NEVE
Dietro
un vetro freddo e appannato piccole e soffici palline bianche cadevano
silenziose, sotto lo sguardo indifferente e calcolatore di Ai. La neve aveva
già cominciato a posarsi.
Erano
proprio quei giorni di fredda e compatta neve che la facevano sentire sola. Per
quell’atmosfera da bianco Natale, quella solitudine prendeva possesso della sua
mente. I bambini sarebbero corsi fuori a formare qualche pupazzo di neve o
giocare a palle di neve per tutto il giorno, invece Ai non sentiva quel brivido
di felicità. L’assaliva solo tanta tristezza.
Gin
per poco l’aveva trovata e, come un assassino crudele sapeva essere, le aveva
preparato diversi colpi di pistola pronti per lei. Aveva sofferto, provato un
dolore immenso, ma non si era lamentata neanche una volta. Voleva apparire
forte, come faceva di solito. Aveva tradito un’organizzazione che per anni
l’aveva sfruttata e controllata, perciò, non poteva che aspettarsi una reazione
simile da quegli uomini, ma si domandava più volte se davvero se lo fosse meritato.
Si
era fatta coraggio, aveva deciso di ribellarsi, di fuggire dopo quello che
avevano fatto a sua sorella. Gin stesso non aveva battuto ciglio prima di
spararle e l’aveva uccisa, senza aver potuto salutare Akemi per l’ultima volta.

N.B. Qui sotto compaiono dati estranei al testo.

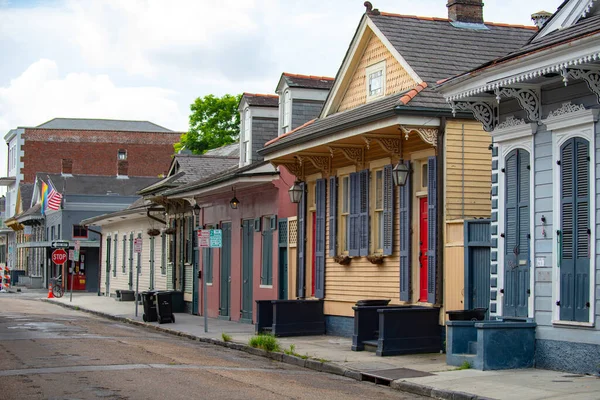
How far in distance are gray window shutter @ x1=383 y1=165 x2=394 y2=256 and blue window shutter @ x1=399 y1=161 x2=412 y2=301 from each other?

Shiho poteva sopportare il dolore di un’arma da fuoco, gli insulti e il
disprezzo dei criminali con cui una volta collaborava, ma il tormento che
provava ogni volta che pensava ad Akemi o a come fino ad allora lei stessa
fosse stata usata come un oggetto fondamentale di un progetto criminale, non
riusciva proprio a tollerarlo. Il cuore si frantumava in pezzi ad ogni battito
e l’immobilità l’assaliva prepotentemente.
Nonostante
il calore che emanava la casa del professor Agasa, Ai sentiva lo stesso freddo
di quel giorno. E il freddo mischiato al dolore dei proiettili che entravano
nella sua pelle le davano quella sensazione di smarrimento e di orrore, ma la
sua mente razionale poteva sostenere ogni colpo che riceveva. Riusciva lo
stesso a rimanere lucida e, anche percependo il suo corpo che soffriva, lottava
per restare viva. Anche quel giorno nevicava. Anche quel giorno aveva paura. E
come ogni giorno stava male nel ricordare di non avere più una famiglia che la
amasse e la paura di veder perdere altre persone che le erano vicine e che
cominciava ad amare.
Nel
giro di poco tempo la vetrata, dalla quale Haibara guardava attraverso,
mostrava un paesaggio bianco e immobile, bloccato da una compatta neve che le
temperature basse avrebbero tenuto in vita ancora per un po’. In fondo,
rifletteva la scienziata, era ancora viva e avrebbe fatto di tutto per
realizzare il progetto scientifico che aveva in mente prima della sua dipartita.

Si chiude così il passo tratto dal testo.